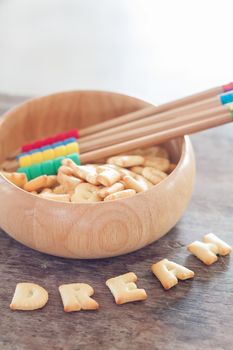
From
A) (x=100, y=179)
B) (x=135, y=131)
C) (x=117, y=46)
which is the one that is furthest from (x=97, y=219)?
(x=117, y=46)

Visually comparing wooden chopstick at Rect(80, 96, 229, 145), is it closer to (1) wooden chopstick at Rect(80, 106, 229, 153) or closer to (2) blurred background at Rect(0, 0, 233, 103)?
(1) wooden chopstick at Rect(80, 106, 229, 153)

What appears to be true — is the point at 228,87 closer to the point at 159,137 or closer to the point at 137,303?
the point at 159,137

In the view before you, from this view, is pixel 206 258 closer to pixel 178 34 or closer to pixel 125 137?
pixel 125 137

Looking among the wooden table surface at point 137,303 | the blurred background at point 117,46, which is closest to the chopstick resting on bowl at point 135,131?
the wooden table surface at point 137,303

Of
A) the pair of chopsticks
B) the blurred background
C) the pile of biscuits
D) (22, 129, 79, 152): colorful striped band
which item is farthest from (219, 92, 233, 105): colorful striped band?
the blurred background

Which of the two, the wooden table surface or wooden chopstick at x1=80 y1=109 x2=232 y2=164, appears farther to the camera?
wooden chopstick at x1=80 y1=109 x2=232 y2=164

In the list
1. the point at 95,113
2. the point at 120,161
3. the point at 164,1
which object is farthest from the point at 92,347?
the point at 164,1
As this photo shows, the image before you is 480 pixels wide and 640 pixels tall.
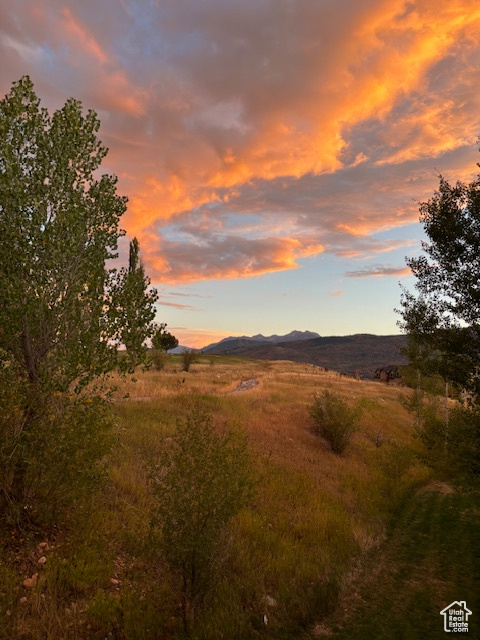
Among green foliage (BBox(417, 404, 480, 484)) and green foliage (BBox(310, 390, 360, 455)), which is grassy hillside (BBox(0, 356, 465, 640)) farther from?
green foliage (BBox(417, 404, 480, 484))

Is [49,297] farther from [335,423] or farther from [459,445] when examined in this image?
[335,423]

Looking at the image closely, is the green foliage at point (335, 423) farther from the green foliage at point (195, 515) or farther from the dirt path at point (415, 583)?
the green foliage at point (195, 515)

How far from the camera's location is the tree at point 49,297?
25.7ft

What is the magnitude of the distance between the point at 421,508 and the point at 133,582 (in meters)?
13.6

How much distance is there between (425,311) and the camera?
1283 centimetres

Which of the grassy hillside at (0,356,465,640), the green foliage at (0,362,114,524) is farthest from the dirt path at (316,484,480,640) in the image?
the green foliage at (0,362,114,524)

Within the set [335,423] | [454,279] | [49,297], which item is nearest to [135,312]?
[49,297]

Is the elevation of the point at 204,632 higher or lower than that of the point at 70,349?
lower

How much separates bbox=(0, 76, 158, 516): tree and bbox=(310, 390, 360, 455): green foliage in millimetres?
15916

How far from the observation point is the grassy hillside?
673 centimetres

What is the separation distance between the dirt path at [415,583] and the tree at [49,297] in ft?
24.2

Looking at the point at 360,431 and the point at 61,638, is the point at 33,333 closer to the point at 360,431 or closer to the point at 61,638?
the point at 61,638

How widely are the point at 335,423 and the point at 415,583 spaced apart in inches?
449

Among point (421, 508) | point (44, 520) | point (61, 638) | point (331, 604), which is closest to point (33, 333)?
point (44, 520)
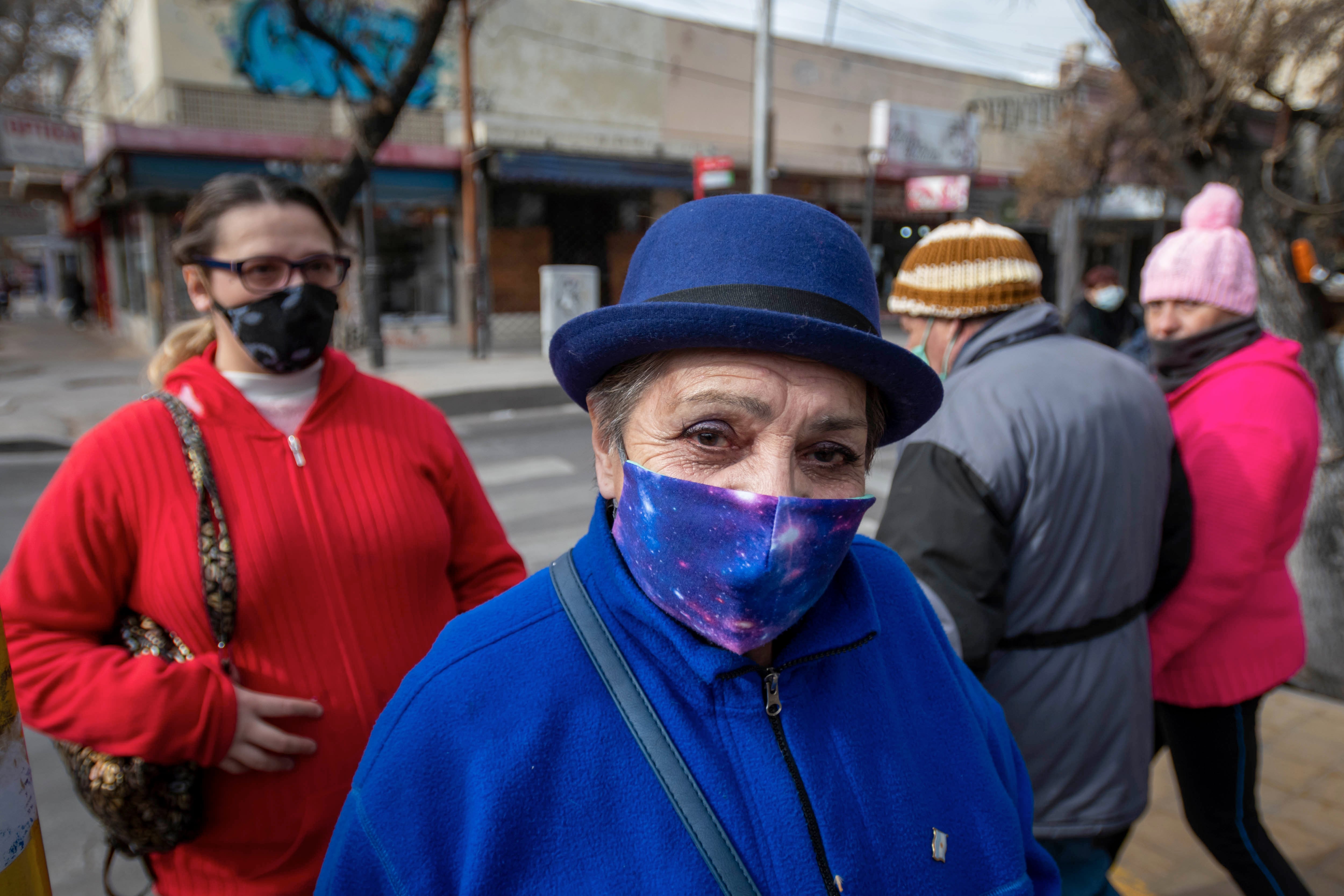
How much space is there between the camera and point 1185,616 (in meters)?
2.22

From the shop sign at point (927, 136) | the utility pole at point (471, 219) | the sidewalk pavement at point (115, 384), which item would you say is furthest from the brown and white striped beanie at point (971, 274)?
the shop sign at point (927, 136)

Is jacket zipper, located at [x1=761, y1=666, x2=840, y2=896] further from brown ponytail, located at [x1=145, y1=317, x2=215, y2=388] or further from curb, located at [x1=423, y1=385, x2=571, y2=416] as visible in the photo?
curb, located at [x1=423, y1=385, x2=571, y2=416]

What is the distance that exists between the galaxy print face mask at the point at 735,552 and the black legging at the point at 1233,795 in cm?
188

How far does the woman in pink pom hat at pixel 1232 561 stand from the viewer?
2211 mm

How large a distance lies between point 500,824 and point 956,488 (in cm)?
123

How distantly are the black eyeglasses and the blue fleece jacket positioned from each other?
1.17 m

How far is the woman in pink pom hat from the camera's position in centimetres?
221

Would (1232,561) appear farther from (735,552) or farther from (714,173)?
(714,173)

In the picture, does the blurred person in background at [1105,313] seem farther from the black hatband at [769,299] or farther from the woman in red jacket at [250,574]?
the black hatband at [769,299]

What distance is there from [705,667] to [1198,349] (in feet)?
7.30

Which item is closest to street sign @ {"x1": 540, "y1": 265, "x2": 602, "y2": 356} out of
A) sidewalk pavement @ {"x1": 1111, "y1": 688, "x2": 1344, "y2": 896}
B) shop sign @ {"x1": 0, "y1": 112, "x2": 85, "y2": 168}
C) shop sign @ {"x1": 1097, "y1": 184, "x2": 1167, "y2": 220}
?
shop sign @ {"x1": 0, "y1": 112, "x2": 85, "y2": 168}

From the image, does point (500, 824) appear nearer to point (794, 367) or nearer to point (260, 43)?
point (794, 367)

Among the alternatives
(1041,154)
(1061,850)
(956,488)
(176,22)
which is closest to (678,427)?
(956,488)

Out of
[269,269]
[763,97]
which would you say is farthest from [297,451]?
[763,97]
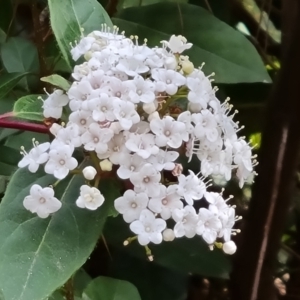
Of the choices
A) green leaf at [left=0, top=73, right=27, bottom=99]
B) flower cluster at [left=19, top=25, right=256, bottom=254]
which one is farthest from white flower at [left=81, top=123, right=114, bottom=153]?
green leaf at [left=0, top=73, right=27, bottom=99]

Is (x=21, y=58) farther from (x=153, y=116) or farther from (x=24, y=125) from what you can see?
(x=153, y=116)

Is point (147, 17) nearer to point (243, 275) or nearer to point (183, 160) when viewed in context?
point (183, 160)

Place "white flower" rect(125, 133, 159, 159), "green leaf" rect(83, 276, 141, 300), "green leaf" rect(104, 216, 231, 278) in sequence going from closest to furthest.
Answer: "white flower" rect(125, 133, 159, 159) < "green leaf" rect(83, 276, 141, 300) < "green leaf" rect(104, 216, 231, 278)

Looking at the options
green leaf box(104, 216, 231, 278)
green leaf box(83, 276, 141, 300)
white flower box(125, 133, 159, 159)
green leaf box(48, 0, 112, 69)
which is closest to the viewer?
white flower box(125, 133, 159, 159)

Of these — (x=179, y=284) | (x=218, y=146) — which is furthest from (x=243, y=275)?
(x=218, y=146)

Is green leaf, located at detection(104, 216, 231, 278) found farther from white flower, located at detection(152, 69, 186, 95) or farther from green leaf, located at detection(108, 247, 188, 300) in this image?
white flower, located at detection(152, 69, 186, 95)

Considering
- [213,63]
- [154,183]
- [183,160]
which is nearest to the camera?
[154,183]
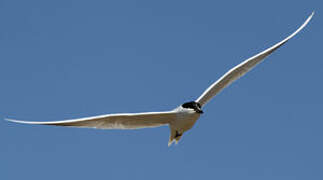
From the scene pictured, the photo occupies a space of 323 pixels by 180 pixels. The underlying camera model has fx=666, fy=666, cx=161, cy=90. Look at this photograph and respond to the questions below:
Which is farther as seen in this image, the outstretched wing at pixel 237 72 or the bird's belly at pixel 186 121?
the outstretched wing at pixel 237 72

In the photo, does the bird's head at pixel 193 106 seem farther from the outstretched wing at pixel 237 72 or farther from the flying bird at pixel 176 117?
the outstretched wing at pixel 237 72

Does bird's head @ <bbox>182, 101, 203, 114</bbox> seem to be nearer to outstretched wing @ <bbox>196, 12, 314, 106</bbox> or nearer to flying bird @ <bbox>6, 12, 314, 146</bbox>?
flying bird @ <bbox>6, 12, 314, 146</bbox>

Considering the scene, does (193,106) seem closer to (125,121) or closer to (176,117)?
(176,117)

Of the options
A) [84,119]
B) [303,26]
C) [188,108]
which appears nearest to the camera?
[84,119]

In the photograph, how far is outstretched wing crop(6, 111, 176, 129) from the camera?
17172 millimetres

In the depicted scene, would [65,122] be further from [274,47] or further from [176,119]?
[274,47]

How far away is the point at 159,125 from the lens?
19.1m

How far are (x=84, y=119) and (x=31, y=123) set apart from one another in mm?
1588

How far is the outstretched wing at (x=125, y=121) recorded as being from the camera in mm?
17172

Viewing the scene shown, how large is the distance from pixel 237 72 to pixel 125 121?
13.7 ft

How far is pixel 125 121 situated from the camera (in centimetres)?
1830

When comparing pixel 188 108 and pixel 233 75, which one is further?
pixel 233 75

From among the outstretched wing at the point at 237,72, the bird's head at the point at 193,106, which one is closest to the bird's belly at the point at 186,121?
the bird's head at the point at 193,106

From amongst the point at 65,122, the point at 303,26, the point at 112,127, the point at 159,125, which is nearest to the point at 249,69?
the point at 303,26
::::::
**Instruction**
Copy out the lines above word for word, from the line containing "How far are" through the final line.

**Exercise result**
How far are (x=84, y=119) and (x=31, y=123) set apart from one another in mm?
1588

How far is the outstretched wing at (x=125, y=121) recorded as being from the camera in mm?
17172

Viewing the scene shown, how large is the distance from pixel 237 72 to pixel 125 121?
13.7 ft

How far is pixel 125 121 situated from the camera (in centimetres)?
1830

When comparing pixel 188 108 and pixel 233 75, which one is further?
pixel 233 75

From among the outstretched wing at the point at 237,72, the bird's head at the point at 193,106, which one is closest to the bird's belly at the point at 186,121?
the bird's head at the point at 193,106

From amongst the point at 65,122, the point at 303,26, the point at 112,127, the point at 159,125, which is nearest to the point at 249,69?
the point at 303,26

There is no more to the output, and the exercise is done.